As for the substantive count of obstruction, the government was required to prove that Mr. Kowalewski “corruptly ․ endeavor[ed] to influence, obstruct, or impede the due and proper administration of the law” in the SEC proceeding. 18 U.S.C. § 1505. The term “corruptly” means “acting with an improper purpose, personally or by influencing another, including making a false or misleading statement, or withholding, concealing, altering, or destroying a document or other information.” 18 U.S.C. § 1515(b). The government presented evidence that Mr. Kowalewski and Mr. Fulcher created the back-dated rental agreements, and that Mr. Kowalewski falsely testified to the SEC that the SOF had leased the properties to him and his family members. There is also evidence that Mr. Kowalewski falsely stated during his SEC testimony that he had disclosed the SOF fund to investors, and that his attorneys and other professionals had authorized his fraudulent activity. Based on this evidence, a reasonable jury could conclude that Mr. Kowalewski had corruptly endeavored to obstruct the SEC's investigation.
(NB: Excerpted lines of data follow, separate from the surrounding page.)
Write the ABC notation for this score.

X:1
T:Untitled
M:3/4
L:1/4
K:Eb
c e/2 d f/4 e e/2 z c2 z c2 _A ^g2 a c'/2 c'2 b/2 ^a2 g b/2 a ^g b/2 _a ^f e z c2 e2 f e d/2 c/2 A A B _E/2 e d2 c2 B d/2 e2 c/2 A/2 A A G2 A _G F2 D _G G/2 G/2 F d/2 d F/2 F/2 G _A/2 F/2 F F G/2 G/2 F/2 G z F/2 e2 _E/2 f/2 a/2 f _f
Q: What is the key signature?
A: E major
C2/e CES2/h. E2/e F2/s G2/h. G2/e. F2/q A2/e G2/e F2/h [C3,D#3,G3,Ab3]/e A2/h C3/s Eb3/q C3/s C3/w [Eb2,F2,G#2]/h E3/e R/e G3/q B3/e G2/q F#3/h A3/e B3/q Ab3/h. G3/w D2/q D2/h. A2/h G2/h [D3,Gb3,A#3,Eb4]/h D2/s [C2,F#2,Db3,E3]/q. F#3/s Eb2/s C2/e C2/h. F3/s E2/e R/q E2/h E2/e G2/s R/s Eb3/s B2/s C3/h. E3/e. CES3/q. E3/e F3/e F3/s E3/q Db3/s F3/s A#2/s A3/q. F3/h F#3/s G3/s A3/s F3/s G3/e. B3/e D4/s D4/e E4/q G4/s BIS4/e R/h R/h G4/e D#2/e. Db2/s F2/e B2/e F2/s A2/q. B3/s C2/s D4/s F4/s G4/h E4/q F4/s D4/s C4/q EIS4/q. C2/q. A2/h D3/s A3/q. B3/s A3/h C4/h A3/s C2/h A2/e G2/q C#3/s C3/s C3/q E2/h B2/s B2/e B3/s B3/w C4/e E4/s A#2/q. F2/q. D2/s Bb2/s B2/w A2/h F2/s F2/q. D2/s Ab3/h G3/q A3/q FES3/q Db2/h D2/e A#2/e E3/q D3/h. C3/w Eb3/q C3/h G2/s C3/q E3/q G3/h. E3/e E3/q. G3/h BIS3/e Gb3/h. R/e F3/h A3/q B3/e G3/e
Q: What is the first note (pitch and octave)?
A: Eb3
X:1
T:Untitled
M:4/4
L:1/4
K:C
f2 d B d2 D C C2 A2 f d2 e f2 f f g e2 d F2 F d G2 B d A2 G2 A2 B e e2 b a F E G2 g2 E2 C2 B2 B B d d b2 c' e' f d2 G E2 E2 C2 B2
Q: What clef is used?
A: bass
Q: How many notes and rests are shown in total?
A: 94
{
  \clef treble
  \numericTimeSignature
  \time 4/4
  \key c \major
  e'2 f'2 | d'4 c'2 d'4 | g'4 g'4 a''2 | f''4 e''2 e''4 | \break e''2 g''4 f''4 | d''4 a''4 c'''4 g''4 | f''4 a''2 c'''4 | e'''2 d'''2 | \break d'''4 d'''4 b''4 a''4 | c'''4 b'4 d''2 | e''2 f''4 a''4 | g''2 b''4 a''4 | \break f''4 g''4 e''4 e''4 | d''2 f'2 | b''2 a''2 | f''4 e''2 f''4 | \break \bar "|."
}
In sum, the government provided sufficient evidence from which a reasonable jury could find Mr. Kowalewski guilty beyond a reasonable doubt on the wire fraud, conspiracy, and obstruction charges. Accordingly we affirm his convictions and sentence.2
1. Mr. Kowalewski argues that the language in the Private Placement Memoranda provided to the investors permitted him to change investment strategies and negated any oral representations made to investors. But, unlike in a civil fraud case, such contractual disclaimers do not preclude a criminal conviction for fraud. See United States v. Weaver, 860 F.3d 90, 95 (2d Cir. 2017); United States v. Lucas, 516 F.3d 316, 339 (5th Cir. 2008); United States v. Ghilarducci, 480 F.3d 542, 546–47 (7th Cir. 2007). In any event, some of the misrepresentations went beyond the types of investments made.
2. Mr. Kowalewski also raises a number of evidentiary, procedural, and sentencing issues. Following oral argument and a review of the record, we affirm on those issues without further discussion.